═══ Data section ═══

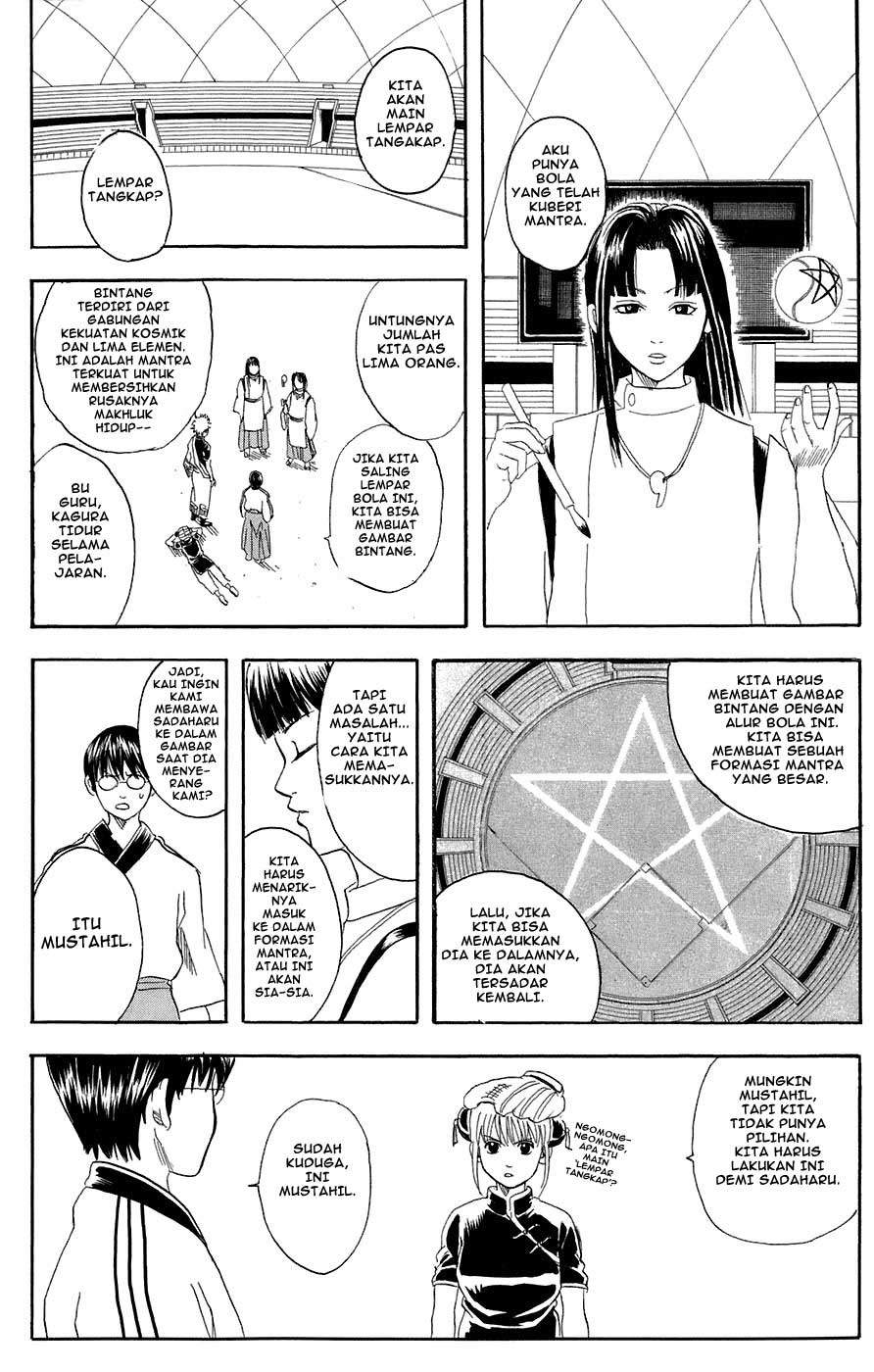Gintama Bab 73 halaman 10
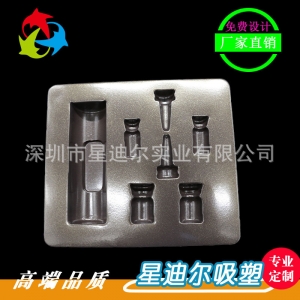 化妝品国产成人精品三级麻豆廠家定做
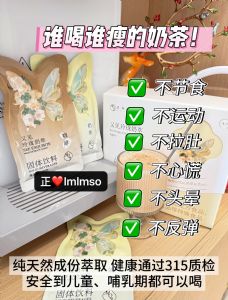 做觅轻集4.0奶萃无货源代理，新手*关心的3个问题，答案都在这！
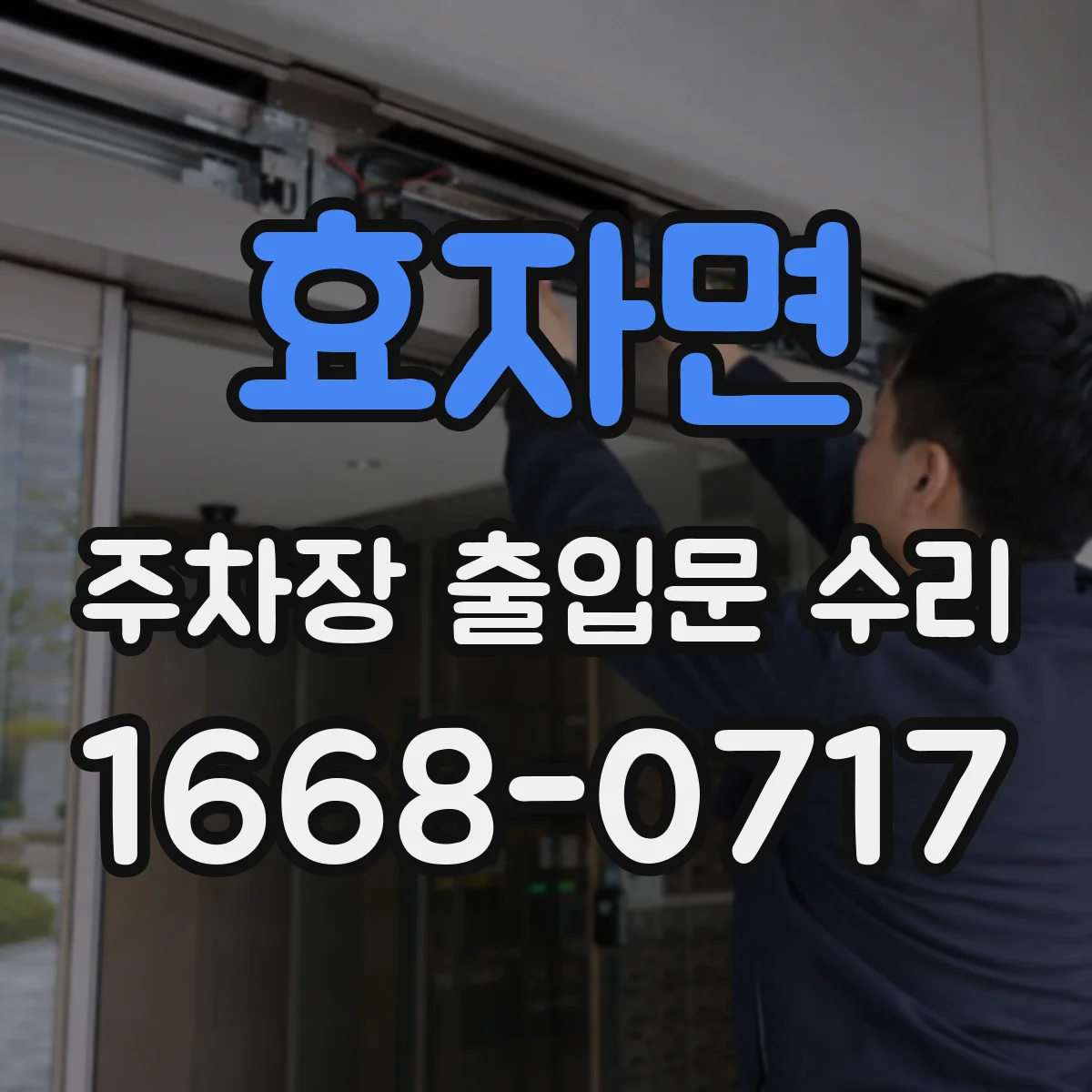 효자면 주차장 출입문 수리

═══

The problem:
Skip the pictures; extract only the lines from the line with "化妝品国产成人精品三级麻豆廠家定做" through the final line of the material, exactly as they appear.

Finished task:
 化妝品国产成人精品三级麻豆廠家定做
 做觅轻集4.0奶萃无货源代理，新手*关心的3个问题，答案都在这！
 효자면 주차장 출입문 수리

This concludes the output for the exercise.